*Text for analysis*.
※ ※ ※

Though many researchers believe insects are simple, mechanistic creatures without the ability to make adaptations beyond innate responses to stimuli, Scott D. Cinel, a Ph.D. student at the University of Florida, seeks to change this belief. Specifically, he would like to broaden public perception about insects as animals to acknowledge the breadth of their behavioral responses.
Cinel is part of a research group at the Florida Museum of Natural History McGuire Center for Lepidoptera and Biodiversity, where he focuses on a moth known as the corn earworm. (It is affectionately called a worm due to its “pest species” status for agriculture). The corn earworm, like some other species of moths and butterflies, has adapted functional ears. These ears are essentially simple membranes that have evolved in around 12 different places on the insect’s body.
These “ears” are believed ancestrally to have been used as stress and vibration receptors with other microsensor properties. Now, they have evolved to hear ultrasound, and it’s thought that this ability relates to bat predation—as bats are their primary predator.
In laboratory settings, it’s been shown that over long periods of time, exposure to synthetic ultrasound leads to long-term physiological responses. And, on an organismal level, the corn earworms are much less responsive to stimuli the longer they’ve been exposed to ultrasound.
Cinel and his collaborators are trying to get a whole measure of fitness, and note that both synthetic and bat ultrasound reduce the moth’s egg output by 25 percent. This reduction indicates long-term reproductive physiological adaptation to a high-sensory and high predation risk environment.

※ ※ ※

*Record excerpts*.
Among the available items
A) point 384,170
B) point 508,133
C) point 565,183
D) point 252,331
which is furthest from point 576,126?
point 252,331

※ ※ ※

*What you have to do*.
Continue the article about the corn earworm moth's response to ultrasound, starting after its last paragraph on reduced egg output.

*Task response*.
Cinel participated in NCGAS’s spring 2018 de novo transcriptome workshop. His new knowledge increased his transcriptome assembly by 35 more differentially transcribed genes. Among those were several aspects Cinel had hypothesized, which helped him construct a holistic story through these genes. Cinel reports that NCGAS has helped put a focus on the biological relevance of his work.
Ultimately, Cinel hopes his research will help the public think differently about pests in general, and pest-control methods especially, emphasizing biocontrol as an alternative to traditional methods like pesticides or clear-cutting.
“If we augment the population density of the native bat populations in agricultural settings and we can show that it would have an impact on the corn earworms’ long-term stress physiology then I believe we can champion biocontrol use within a public setting,” Cinel said.